Dissydee profile image
7 Replies

Hello,

I’m still new to this forum and finding my way around.

I posted earlier this week for the first time about my story and received lots and lots of helpful information, more information than I’ve ever received from my GP since my diagnosis so thank you everyone!

It was recommended that I started a new post once I received my most recent test results. I have a GP appointment tomorrow to discuss them and I’d really like to go in armoured with as much information as possible. I’ve been trying quite hard to be referred to an Endo to no avail and my GP assured me that these results will decide whether or not I’m referred.

I assumed that I was going to have my TSH and T4 tested but that wasn’t the case on this occasion.

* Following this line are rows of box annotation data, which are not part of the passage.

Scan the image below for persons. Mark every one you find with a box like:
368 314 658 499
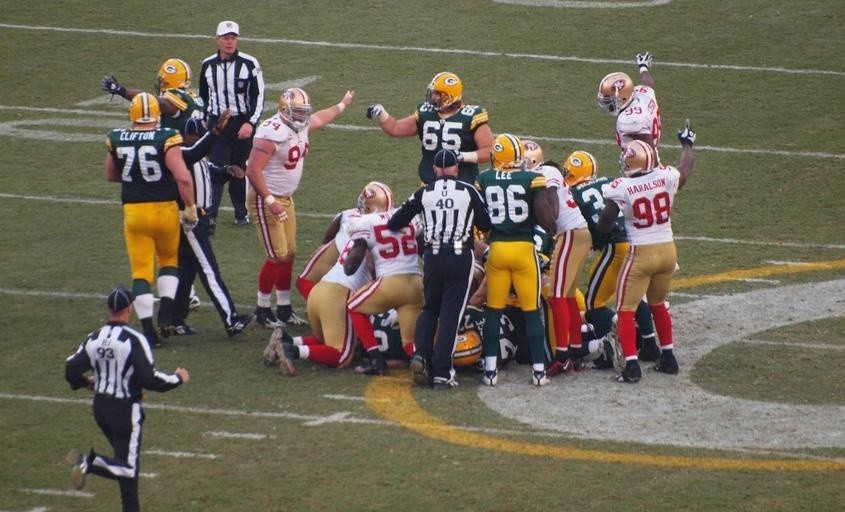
65 287 190 512
264 120 698 391
199 21 265 234
244 87 354 328
366 72 496 180
161 107 257 338
599 48 663 171
100 58 206 311
104 92 199 348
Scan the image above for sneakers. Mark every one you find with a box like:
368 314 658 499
208 217 215 233
233 216 249 224
67 449 88 489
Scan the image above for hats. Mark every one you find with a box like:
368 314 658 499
216 20 240 37
183 119 207 136
106 287 136 311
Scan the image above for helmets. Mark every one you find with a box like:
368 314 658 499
156 59 191 91
130 92 160 123
279 88 312 132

My last Thyroid results were normal:

5th January 2024

TSH - 0.96 miu/L [0.27 - 4.2]

T4 - 19.0 pmol/L [10.5 - 22.0]

My most recent tests were done to determine the cause of my extreme fatigue/tiredness and ectopic beats. These are:

Ferritin - 21 ug/L [13 - 150]

Though my result is within range, it’s showing as ‘borderline’.

Vitamin D - 21 nmol/L [50.0 - 140.0]

Result - Deficient

Iron - 19.9 umol/L [5.83 - 34.5-]

Result - Normal

B12 - 487 ng/L [197.0 - 771.0]

Result - Normal

Folate - 4.9 ug/L [3.0 - 26.8]

Result - Normal

Tissue Transglutamise IGA - 0.4 u/mL [0.0 - 6.9]

Result - Normal

Full blood count - Normal

Urea, Creat & Electrolytes - Normal

Bone Profile - Normal

Liver Function Tests - Normal

I’ve continuously had low levels of Vitamin D. Even though I have been given supplements in the past to take for a short time. I do eat a lot of Vitamin D rich foods so I’m confused as to why I am always so low on Vitamin D.

Is there any reason why I would be borderline or on the lower range of Ferritin despite having good Iron levels?

None of this really shows why I have such debilitating fatigue. Google suggests Vitamin D deficiency causes bone issues but not fatigue.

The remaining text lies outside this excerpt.